━━━ Vorgegebener Text

Wohnungsknappheit und hohe Wohnungspreise in den Städten - Das Umland bietet den Familien erschwinglichen Lebensraum, Naturnähe, Freiraum und soziale Infrastruktur

Wiesbadner Bundesinstitut für Bevölkerungsforschung: Die Anziehungskraft der Städte bröckelt

Gefragtes Umland. Foto: picture alliance/dpa

Das Interesse am Leben auf dem Land nimmt zu. Durch Wegzüge haben die Großstädte in Deutschland 2021 einen so großen Bevölkerungsverlust erlitten wie zuletzt 1994. Die Zahlen, die das Wiesbadner Bundesinstitut für Bevölkerungsforschung (BiB) auf der Grundlage aktueller Daten des Statistischen Bundesamtes berechnet hat, zeigen: Im Vergleich zu 2019 sanken im Jahr 2021 die Zuzüge in die Großstädte um 5,4 Prozent. Zugleich stiegen die Fortzüge aus kreisfreien Großstädten in kleinere Städte wie auch ländliche Regionen um 1,8 Prozent an.

Als Wohnort ist zunehmend das städtische Umland gefragt. Die Geschäftsführerin von E&G private Immobilien in Stuttgart weiß um diese Entwicklung. „Die große Bewegung hat in den vergangenen Jahren zusammen mit dem niedrigen Zinsniveau stattgefunden", sagt Kerstin Schmid. ,,Die Familien, die sich kein Eigenheim in der Metropole leisten konnten, sind gern ins Umland gezogen, da hier die Preise etwas erschwinglicher waren, und das Homeoffice hat diese Bewegung begünstigt."

Während das Umzugsverhalten der 18- bis 29-Jährigen auf niedrigem Niveau blieb, zeigen die Zahlen des BiB, dass es tatsächlich vermehrt die Familien sind, die den Städten den Rücken kehren. Unter den 30- bis 49- jährigen ,,Stadtflüchtigen" lässt sich im Vergleich zwischen 2019 und 2021 ein Plus von 3,7 Prozent ausmachen, bei den Minderjährigen beträgt die Zunahme um die 8,9 Prozent.

Aufgrund der Wohnungsknappheit und der hohen Wohnungspreise in den Städten entdecken viele Menschen das Umland der Städte, wie auch das Land selbst, neu: Lebensraum, der mit Naturnähe, viel Freiraum und einer sozialen Infrastruktur punkten kann und mit Wohnraum, den man sich noch leisten kann. Altbacken war das Landleben gestern. Es bedurfte nicht erst der Pandemie, um die Wohnpräferenzen zu überdenken. Dank der durch sie vermehrt geschaffenen Möglichkeit des Homeoffice haben jedoch längere Wegstrecken zwischen Wohnort und Büro ihren Schrecken verloren. Wer nicht jeden Tag im Büro sein muss, nimmt eine Stunde Fahrtzeit durchaus in Kauf, wie eine Untersuchung von Empirica Regio zeigt. Das Marktforschungsinstitut hat unter den sieben größten Städten in Deutschland, zu denen auch Stuttgart zählt, die Stadtflucht untersucht und deutliche Zahlen erhalten: Entschieden sich 2018 noch 47.000 Menschen dafür, aus diesen Städten ins Umland abzuwandern, waren es im Jahr 2021 rund 56.000.

━━━━━━

Kopieren Sie bitte den Abschnitt von „Wohnungsknappheit und hohe“ bis einschließlich „1,8 Prozent an.“ wortgetreu aus dem Text zur Stadtflucht. Die Einträge stehen in keinem Zusammenhang mit dem Text zur Stadtflucht.

━━━ Einträge im Datensatz

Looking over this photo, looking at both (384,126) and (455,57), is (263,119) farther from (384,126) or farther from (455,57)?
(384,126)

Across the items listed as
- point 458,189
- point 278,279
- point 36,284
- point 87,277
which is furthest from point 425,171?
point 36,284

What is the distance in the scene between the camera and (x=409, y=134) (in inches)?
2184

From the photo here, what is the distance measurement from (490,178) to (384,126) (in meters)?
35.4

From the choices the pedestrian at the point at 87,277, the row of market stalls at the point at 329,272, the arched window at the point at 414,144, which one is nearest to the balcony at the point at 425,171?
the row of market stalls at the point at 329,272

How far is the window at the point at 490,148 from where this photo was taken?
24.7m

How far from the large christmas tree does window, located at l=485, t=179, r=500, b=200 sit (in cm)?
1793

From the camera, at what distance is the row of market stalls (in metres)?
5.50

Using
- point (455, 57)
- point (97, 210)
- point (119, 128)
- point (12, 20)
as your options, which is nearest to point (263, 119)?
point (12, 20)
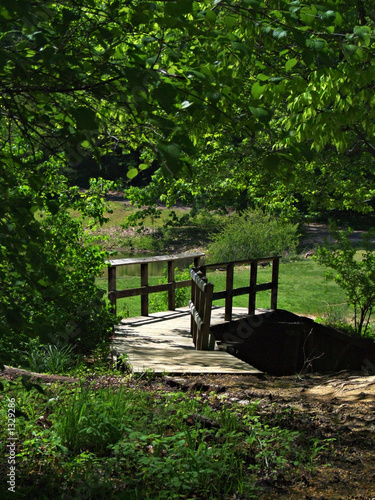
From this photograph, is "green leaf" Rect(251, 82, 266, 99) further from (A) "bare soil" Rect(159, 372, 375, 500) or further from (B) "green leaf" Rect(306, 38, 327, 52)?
(A) "bare soil" Rect(159, 372, 375, 500)

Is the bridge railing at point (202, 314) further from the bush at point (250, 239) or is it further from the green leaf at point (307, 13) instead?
the bush at point (250, 239)

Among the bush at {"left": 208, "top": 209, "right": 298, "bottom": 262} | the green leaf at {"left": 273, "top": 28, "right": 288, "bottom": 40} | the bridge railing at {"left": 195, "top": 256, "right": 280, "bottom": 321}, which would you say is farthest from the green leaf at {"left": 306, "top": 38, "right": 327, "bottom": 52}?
the bush at {"left": 208, "top": 209, "right": 298, "bottom": 262}

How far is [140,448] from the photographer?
4148mm

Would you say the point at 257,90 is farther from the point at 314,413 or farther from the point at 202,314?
the point at 202,314

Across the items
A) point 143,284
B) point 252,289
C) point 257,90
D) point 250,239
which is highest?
point 257,90

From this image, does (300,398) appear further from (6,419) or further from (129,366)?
(6,419)

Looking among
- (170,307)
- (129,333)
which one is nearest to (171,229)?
(170,307)

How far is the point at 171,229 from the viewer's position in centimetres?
3619

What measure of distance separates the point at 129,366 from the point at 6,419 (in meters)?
2.04

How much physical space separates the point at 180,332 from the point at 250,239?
12.6 m

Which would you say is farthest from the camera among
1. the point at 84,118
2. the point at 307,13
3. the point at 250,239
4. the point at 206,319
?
the point at 250,239

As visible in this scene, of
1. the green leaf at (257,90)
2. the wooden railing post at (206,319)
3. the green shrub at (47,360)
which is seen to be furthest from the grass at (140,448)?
the wooden railing post at (206,319)

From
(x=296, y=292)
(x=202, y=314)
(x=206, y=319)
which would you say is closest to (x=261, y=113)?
(x=206, y=319)

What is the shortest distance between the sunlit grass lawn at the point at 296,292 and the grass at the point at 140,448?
7509mm
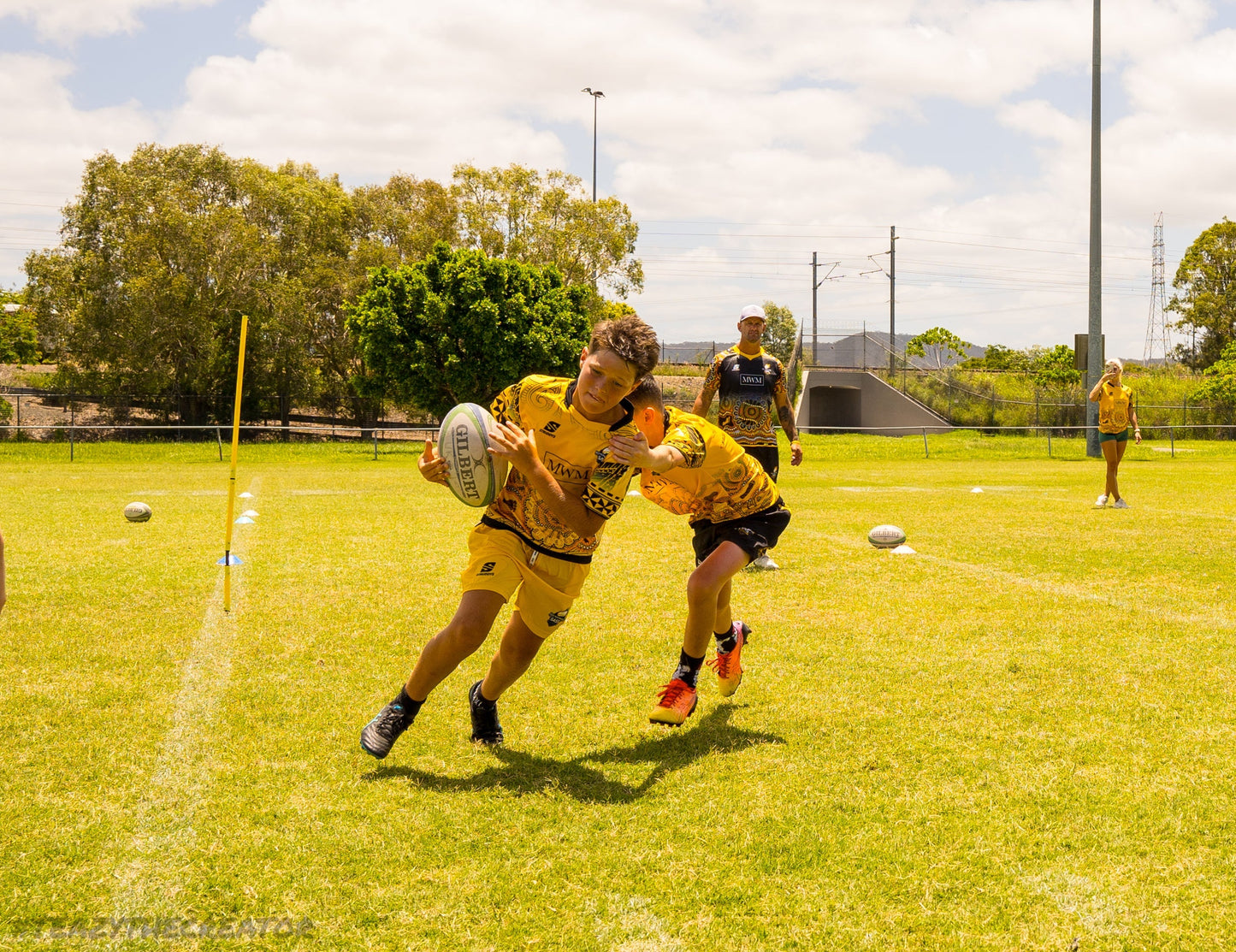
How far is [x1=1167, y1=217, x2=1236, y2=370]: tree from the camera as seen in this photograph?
6253cm

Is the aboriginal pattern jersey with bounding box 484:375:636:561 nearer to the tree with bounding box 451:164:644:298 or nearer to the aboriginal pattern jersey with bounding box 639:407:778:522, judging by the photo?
the aboriginal pattern jersey with bounding box 639:407:778:522

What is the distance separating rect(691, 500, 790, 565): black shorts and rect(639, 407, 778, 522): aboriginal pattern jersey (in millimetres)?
35

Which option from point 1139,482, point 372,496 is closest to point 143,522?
point 372,496

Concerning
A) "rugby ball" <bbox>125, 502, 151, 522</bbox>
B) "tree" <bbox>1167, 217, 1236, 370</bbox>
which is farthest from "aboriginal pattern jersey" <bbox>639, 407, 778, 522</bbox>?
"tree" <bbox>1167, 217, 1236, 370</bbox>

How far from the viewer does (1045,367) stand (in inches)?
2318

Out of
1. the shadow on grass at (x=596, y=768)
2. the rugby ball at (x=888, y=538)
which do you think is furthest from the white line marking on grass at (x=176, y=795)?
the rugby ball at (x=888, y=538)

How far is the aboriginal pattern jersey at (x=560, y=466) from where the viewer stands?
4.25m

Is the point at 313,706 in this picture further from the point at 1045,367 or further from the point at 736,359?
the point at 1045,367

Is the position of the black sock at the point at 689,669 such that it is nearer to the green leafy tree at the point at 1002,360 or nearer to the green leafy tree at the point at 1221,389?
the green leafy tree at the point at 1221,389

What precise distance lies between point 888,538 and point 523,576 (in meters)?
7.20

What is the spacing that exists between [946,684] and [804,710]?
37.8 inches

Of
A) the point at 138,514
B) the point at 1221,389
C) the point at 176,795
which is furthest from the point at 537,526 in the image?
the point at 1221,389

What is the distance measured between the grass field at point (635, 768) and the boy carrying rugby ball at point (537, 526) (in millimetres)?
489

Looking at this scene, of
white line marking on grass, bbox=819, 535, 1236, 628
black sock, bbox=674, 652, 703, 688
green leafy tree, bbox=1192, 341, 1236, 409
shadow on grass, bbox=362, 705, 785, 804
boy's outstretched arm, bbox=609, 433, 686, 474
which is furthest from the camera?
green leafy tree, bbox=1192, 341, 1236, 409
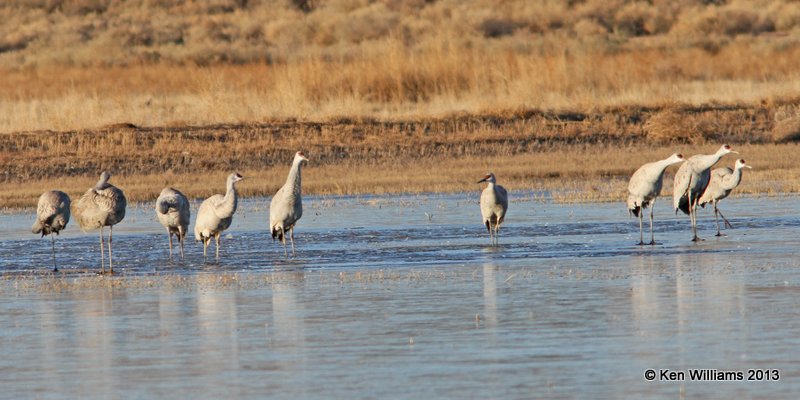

━━━━━━

■ Antwortfeld:
Wohnungsknappheit und hohe Wohnungspreise in den Städten - Das Umland bietet den Familien erschwinglichen Lebensraum, Naturnähe, Freiraum und soziale Infrastruktur

Wiesbadner Bundesinstitut für Bevölkerungsforschung: Die Anziehungskraft der Städte bröckelt

Gefragtes Umland. Foto: picture alliance/dpa

Das Interesse am Leben auf dem Land nimmt zu. Durch Wegzüge haben die Großstädte in Deutschland 2021 einen so großen Bevölkerungsverlust erlitten wie zuletzt 1994. Die Zahlen, die das Wiesbadner Bundesinstitut für Bevölkerungsforschung (BiB) auf der Grundlage aktueller Daten des Statistischen Bundesamtes berechnet hat, zeigen: Im Vergleich zu 2019 sanken im Jahr 2021 die Zuzüge in die Großstädte um 5,4 Prozent. Zugleich stiegen die Fortzüge aus kreisfreien Großstädten in kleinere Städte wie auch ländliche Regionen um 1,8 Prozent an.